A Door Worth Locking: Most law-abiding Canadians never break into a house, and that’s why they don’t understand how futile it is to lock an ordinary wooden entry door. Fact is, any person of ordinary strength can easily force open a wooden door in less than a minute with nothing more than a few good hits with a shoulder or foot. I know because I did it when I was 12-years-old and locked out of my house. I’ve also seen more than half a dozen break-ins that all show the same sobering evidence. The weak link isn’t the door itself, or the lock. It’s the doorjamb. The wood is thin where the deadbolt interlocks with the jamb, and it’s easy to break, allowing full, easy and rapid access to your home. If all you have is an ordinary wooden door jamb, then you’re protected by nothing more than a piece of softwood that’s thinner than a tomato plant stake.
Even as most Canadians lock their doors with a sense of false security, the reality of this situation still has big implications. Every security system is only as strong as its weakest link.
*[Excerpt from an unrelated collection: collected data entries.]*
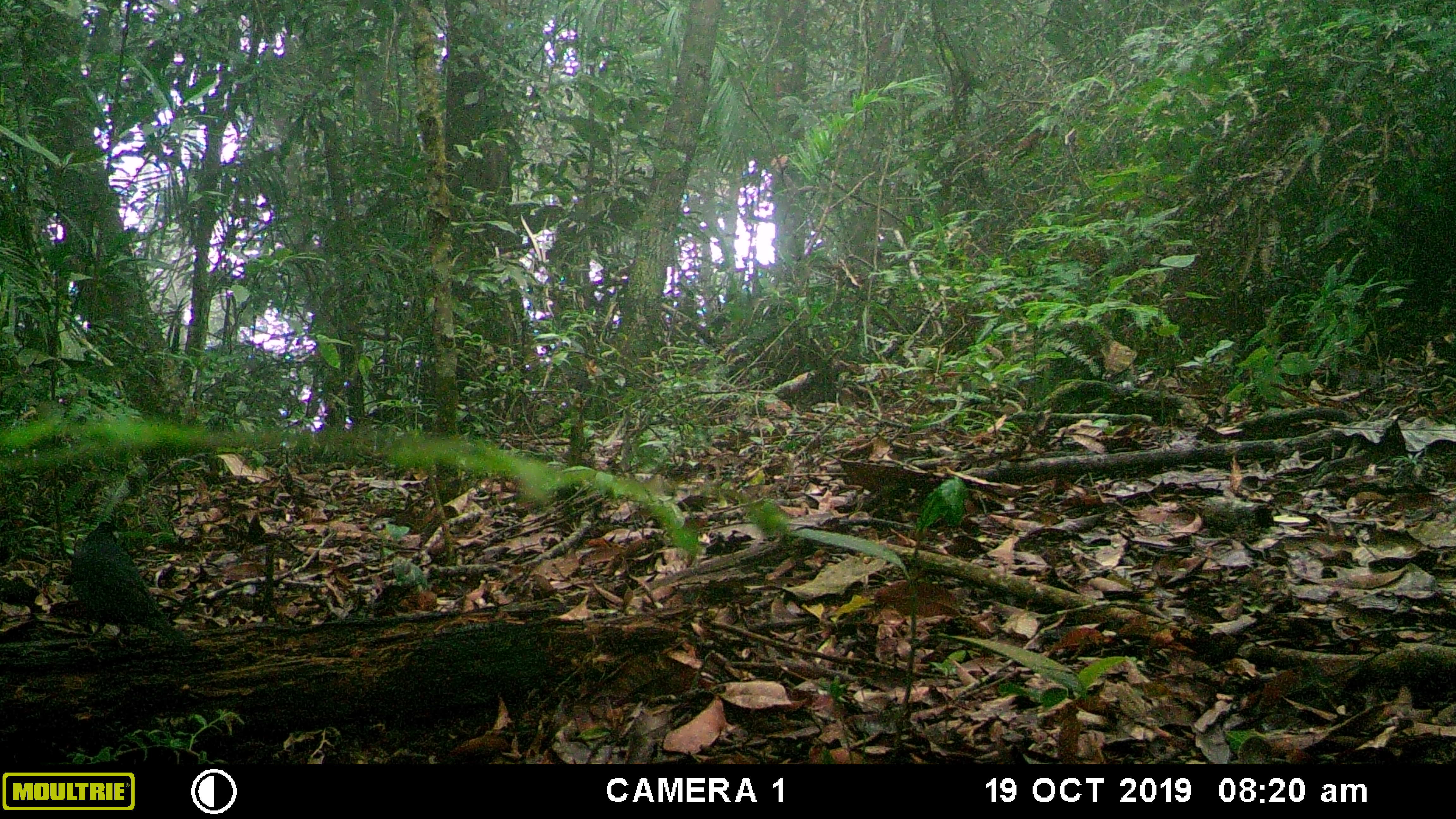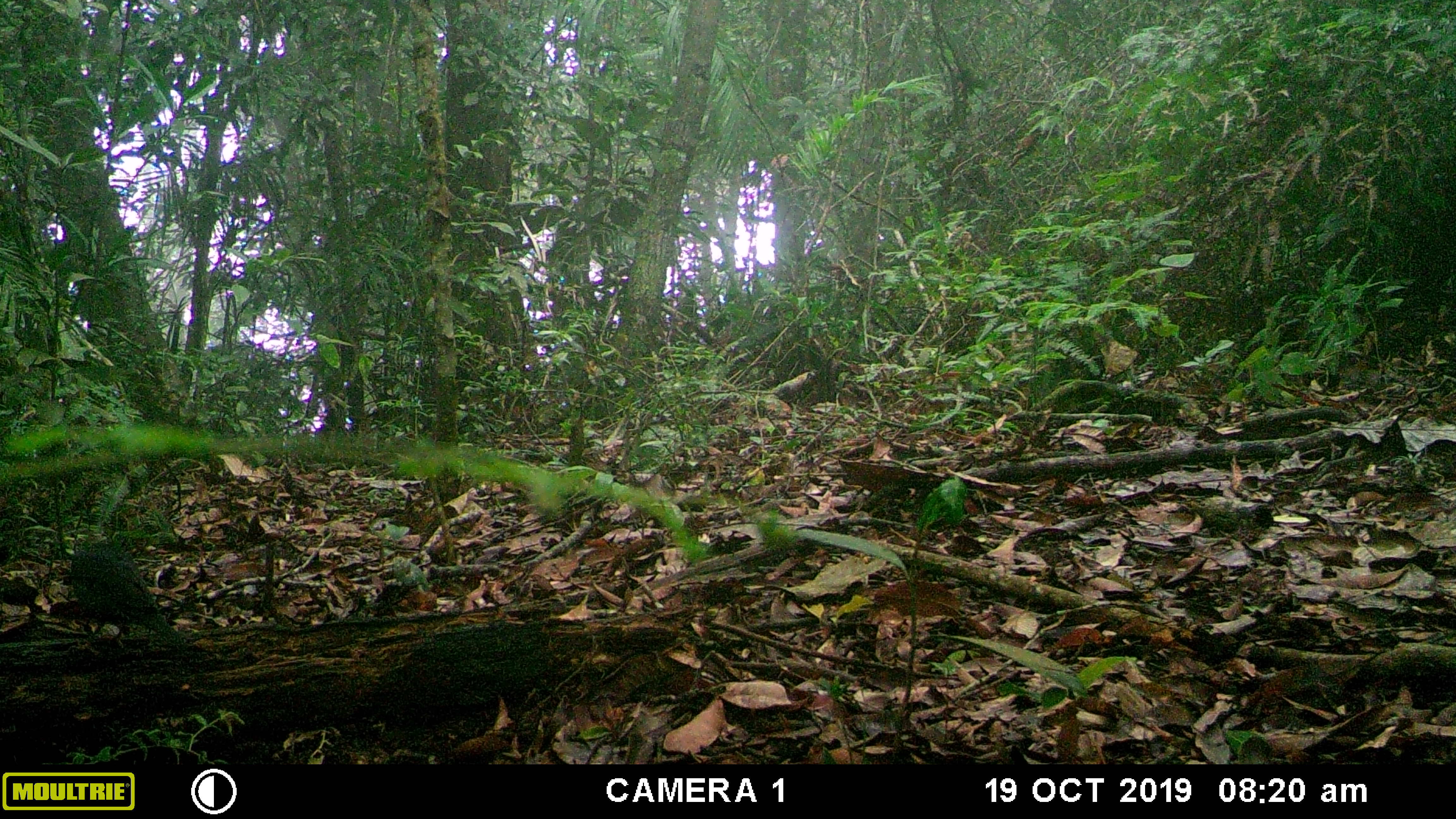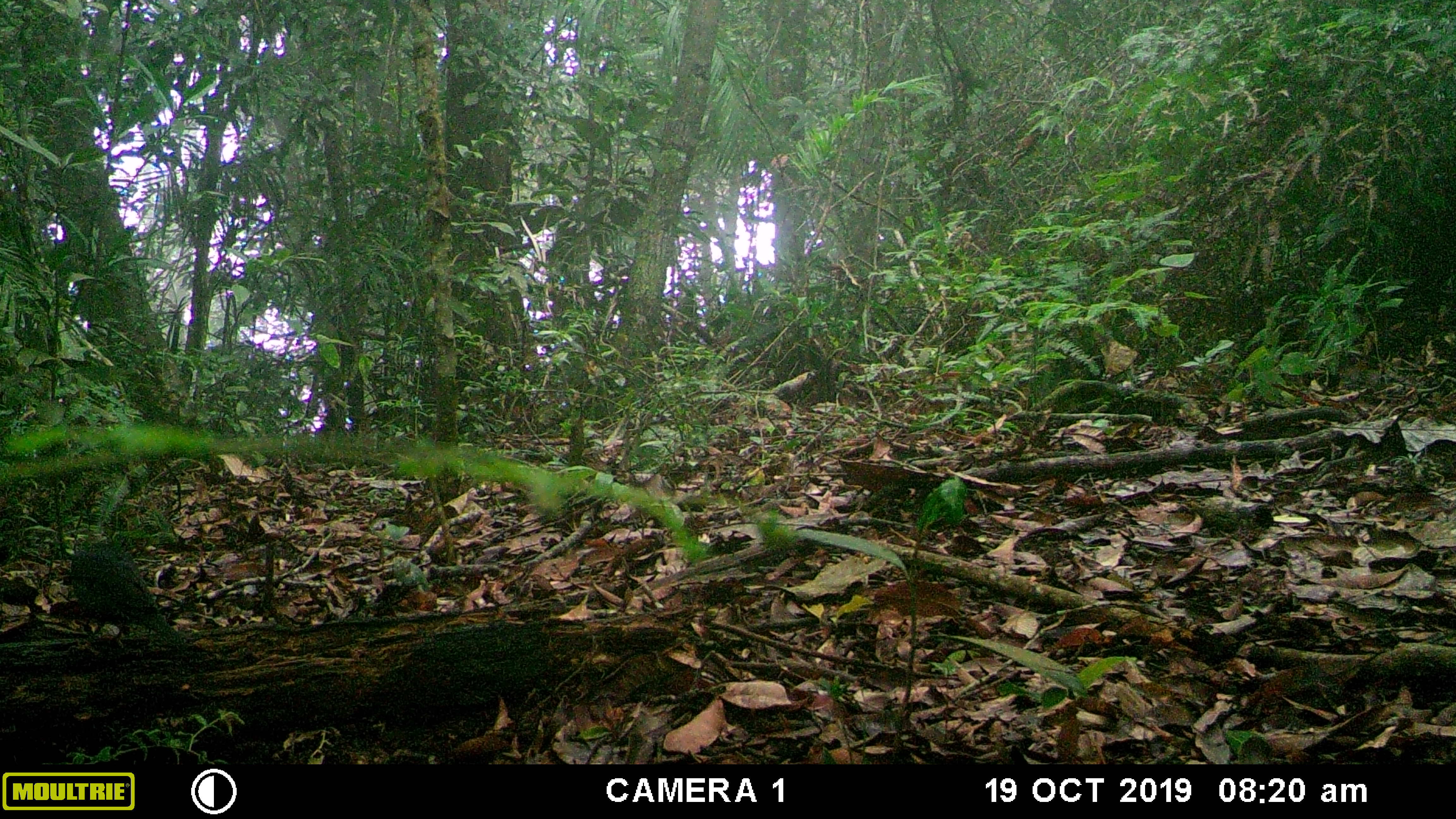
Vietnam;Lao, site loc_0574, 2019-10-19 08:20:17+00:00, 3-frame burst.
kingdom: Animalia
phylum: Chordata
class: Aves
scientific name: Aves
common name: bird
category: unidentified bird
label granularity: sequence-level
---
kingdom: Animalia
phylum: Chordata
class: Aves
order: Galliformes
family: Phasianidae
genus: Polyplectron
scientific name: Polyplectron bicalcaratum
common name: gray peacock-pheasant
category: grey peacock pheasant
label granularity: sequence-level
Consider the facts: The average police response time to a home security alarm call often rises to longer than 20 minutes, yet a thief can be in and out of your house through ordinary doors in less than five. What good is an alarm system in a situation like this? It only serves to annoy the neighbours unless it’s also coupled with a trustworthy door.
There are two ways to prevent a thief from kicking in your door. All-metal, commercial-grade doors and jambs are much stronger than wood and virtually kick-proof, though they can look less than ideal on the front of a home. They’re also expensive to buy and require special skills to install.
Another approach involves reinforcing your existing wooden door and jamb in key places with sheet steel. You could do this work on your own if you’re handy with metal, but a simpler option is a new product called Door Jamb Armor. It’s a system of steel hardware that caps the door jamb, the edge of the door around the handle and the hinge areas. Besides making the door much, much more kick resistant, Door Jamb Armor is also an excellent way to repair the damage caused by a previous break-in. Instead of the tedious job of repairing or replacing the wooden jamb and refinishing it, the steel system caps the damage while preventing it from happening again.
Installation takes about an hour using a cordless drill. And while the work does demand some DIY skills to complete, it’s far less troublesome than repairing a wooden jamb that’ll only fail again later if criminals ever come back.
Home security is a growing hassle for most Canadians, but it doesn’t have to be this way. As you upgrade your existing security hardware or tackle renovations that demand new locks and exterior doors, think keyless and think strong. The results will leave you safe, sound and a lot more hassle-free.